→ Aim
Collect every line below that contains the word "distance".

→ Source data
------------------------
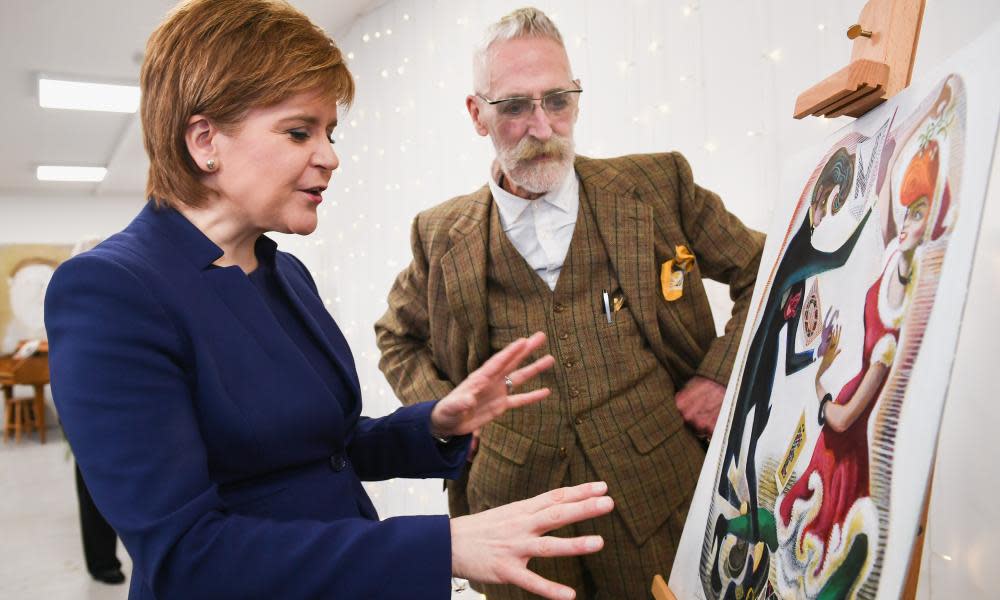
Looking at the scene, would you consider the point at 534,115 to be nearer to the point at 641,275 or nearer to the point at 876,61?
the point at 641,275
------------------------
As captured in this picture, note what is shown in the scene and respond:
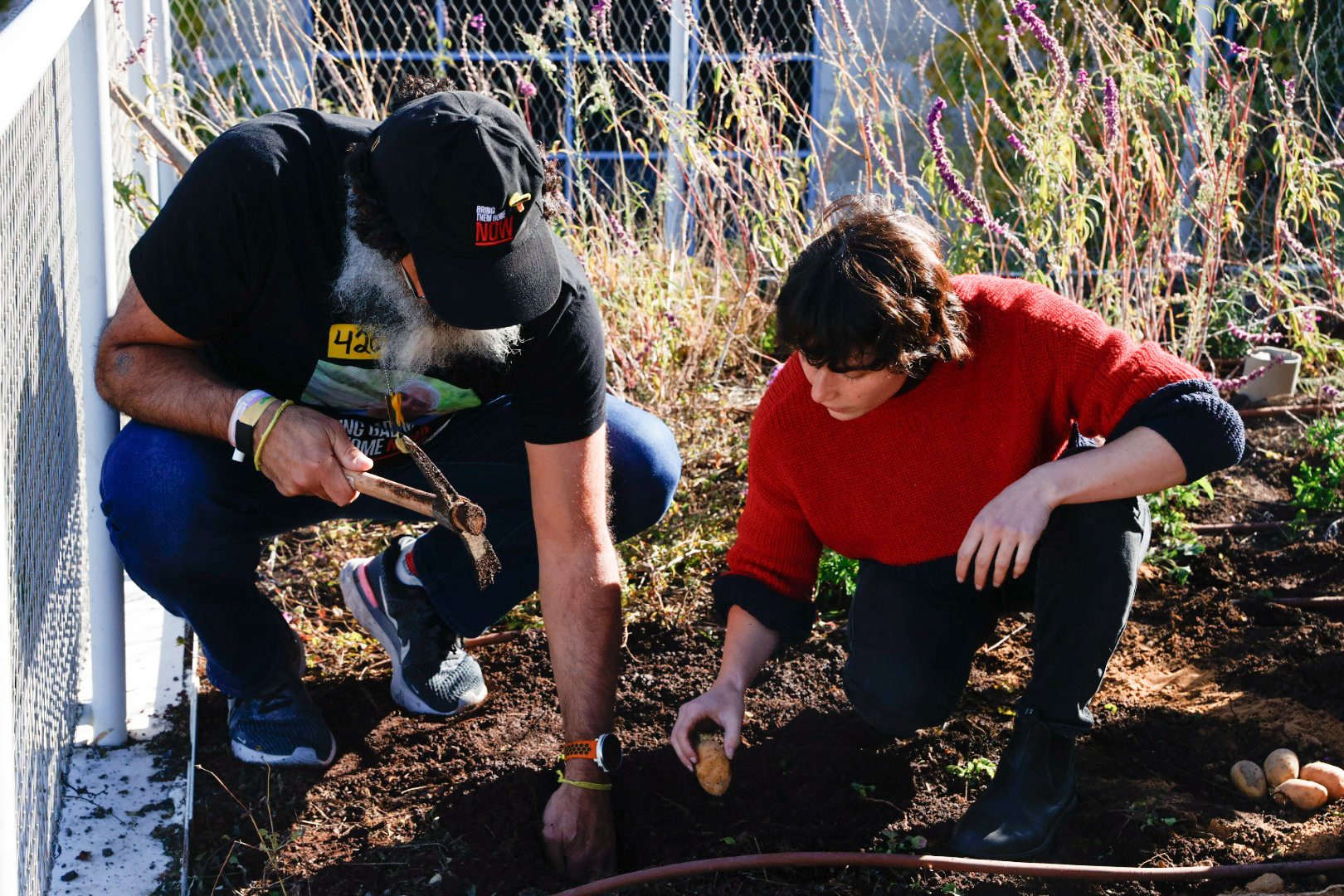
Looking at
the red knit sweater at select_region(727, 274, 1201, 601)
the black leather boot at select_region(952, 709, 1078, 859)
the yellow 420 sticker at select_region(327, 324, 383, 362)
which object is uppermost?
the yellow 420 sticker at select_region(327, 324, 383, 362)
------------------------
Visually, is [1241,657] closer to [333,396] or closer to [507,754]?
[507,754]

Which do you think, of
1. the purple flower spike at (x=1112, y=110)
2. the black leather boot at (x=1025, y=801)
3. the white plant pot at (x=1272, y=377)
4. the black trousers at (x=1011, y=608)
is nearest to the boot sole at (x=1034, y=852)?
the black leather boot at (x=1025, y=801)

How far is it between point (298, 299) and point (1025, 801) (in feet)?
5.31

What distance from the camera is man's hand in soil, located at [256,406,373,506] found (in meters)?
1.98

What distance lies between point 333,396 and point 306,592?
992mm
------------------------
→ Response
What distance from the camera is man's hand in soil, located at [256,406,373,506] found (in meters)?
What distance lies between point 333,396 and point 306,592?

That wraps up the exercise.